Your task:
Please copy out the records word for word, starting with the line that contains "How widely are" and continuing through the final line of the records.

━━━ Dataset content

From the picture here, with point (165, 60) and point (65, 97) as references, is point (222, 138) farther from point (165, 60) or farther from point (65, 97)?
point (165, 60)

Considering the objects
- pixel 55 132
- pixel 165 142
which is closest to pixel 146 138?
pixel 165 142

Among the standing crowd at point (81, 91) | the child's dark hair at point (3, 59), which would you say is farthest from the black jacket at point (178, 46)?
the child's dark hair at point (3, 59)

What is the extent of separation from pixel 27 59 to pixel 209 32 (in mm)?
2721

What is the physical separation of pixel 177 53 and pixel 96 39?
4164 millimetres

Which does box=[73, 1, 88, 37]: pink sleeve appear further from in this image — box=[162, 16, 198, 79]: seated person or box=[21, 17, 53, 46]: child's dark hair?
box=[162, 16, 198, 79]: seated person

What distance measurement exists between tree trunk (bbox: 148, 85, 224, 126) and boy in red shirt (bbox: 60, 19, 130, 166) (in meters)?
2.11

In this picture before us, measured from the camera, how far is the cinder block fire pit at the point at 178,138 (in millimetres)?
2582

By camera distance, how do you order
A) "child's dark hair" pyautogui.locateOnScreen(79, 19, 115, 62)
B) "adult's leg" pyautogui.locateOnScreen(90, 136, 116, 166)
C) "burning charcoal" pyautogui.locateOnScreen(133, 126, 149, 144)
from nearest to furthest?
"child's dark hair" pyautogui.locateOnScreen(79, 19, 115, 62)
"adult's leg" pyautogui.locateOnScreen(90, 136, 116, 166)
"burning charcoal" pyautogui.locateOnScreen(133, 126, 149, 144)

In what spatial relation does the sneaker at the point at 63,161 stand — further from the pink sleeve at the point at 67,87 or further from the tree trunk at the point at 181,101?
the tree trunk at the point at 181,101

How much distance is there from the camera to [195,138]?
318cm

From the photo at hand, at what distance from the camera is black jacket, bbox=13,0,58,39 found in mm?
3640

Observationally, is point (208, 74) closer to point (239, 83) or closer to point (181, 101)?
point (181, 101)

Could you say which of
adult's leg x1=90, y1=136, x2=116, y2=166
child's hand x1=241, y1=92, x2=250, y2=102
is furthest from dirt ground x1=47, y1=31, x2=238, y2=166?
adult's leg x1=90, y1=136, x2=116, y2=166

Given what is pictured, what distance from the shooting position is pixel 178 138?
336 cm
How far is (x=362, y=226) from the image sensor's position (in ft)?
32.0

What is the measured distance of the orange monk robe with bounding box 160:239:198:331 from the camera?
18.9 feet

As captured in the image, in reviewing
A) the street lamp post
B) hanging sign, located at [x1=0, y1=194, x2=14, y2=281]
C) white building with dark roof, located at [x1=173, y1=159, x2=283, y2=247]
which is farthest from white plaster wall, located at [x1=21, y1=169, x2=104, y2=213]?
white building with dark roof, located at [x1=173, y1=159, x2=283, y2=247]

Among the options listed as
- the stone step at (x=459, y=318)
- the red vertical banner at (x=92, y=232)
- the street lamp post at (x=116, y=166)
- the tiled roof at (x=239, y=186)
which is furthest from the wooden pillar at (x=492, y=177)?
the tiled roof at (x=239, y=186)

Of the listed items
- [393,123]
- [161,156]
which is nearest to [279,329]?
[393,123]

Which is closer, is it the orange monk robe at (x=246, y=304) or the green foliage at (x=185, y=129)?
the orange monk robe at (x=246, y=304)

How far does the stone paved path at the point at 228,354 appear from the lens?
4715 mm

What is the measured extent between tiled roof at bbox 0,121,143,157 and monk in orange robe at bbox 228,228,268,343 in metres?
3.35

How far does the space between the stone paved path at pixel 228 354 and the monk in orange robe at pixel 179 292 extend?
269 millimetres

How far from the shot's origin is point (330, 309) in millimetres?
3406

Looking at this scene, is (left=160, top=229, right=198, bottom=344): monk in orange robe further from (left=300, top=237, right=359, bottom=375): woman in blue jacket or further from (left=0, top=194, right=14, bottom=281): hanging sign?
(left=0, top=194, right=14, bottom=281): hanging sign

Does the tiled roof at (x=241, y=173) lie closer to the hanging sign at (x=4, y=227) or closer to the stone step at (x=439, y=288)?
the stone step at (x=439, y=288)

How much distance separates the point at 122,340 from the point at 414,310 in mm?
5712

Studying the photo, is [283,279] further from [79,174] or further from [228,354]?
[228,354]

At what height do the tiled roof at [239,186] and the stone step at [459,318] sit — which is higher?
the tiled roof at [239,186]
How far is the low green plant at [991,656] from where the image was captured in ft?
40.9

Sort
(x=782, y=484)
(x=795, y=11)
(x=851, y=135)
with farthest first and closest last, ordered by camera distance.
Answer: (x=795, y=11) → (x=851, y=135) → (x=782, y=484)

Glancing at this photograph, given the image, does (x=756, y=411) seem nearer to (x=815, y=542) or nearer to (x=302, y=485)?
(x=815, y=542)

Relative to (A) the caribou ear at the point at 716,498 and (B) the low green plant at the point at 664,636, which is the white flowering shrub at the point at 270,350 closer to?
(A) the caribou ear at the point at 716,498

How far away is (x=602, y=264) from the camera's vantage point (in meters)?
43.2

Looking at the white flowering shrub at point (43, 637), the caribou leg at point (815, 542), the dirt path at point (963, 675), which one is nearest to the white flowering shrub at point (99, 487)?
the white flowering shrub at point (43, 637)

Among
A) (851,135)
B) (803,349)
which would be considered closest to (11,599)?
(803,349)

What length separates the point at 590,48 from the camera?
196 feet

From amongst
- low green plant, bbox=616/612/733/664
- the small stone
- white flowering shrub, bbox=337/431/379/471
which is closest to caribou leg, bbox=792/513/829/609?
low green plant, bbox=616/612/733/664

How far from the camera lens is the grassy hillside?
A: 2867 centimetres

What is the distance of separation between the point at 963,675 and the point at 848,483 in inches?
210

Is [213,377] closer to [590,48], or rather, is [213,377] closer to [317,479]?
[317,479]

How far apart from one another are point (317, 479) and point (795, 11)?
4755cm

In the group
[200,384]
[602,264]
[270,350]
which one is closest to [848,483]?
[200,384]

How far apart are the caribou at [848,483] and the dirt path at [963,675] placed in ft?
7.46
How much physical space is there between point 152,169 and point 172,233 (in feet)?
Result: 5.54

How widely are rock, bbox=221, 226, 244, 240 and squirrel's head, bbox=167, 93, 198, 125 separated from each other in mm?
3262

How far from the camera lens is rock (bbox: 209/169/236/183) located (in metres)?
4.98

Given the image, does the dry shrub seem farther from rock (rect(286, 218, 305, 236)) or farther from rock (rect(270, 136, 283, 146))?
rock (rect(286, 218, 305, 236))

━━━━━━

Problem solution:
How widely are rock, bbox=221, 226, 244, 240 and squirrel's head, bbox=167, 93, 198, 125 separated from each other in mm?
3262

How far from the camera lens is rock (bbox: 209/169/236/183) located (in metres)?
4.98

Given the image, does the dry shrub seem farther from rock (rect(286, 218, 305, 236)) or farther from rock (rect(270, 136, 283, 146))?
rock (rect(286, 218, 305, 236))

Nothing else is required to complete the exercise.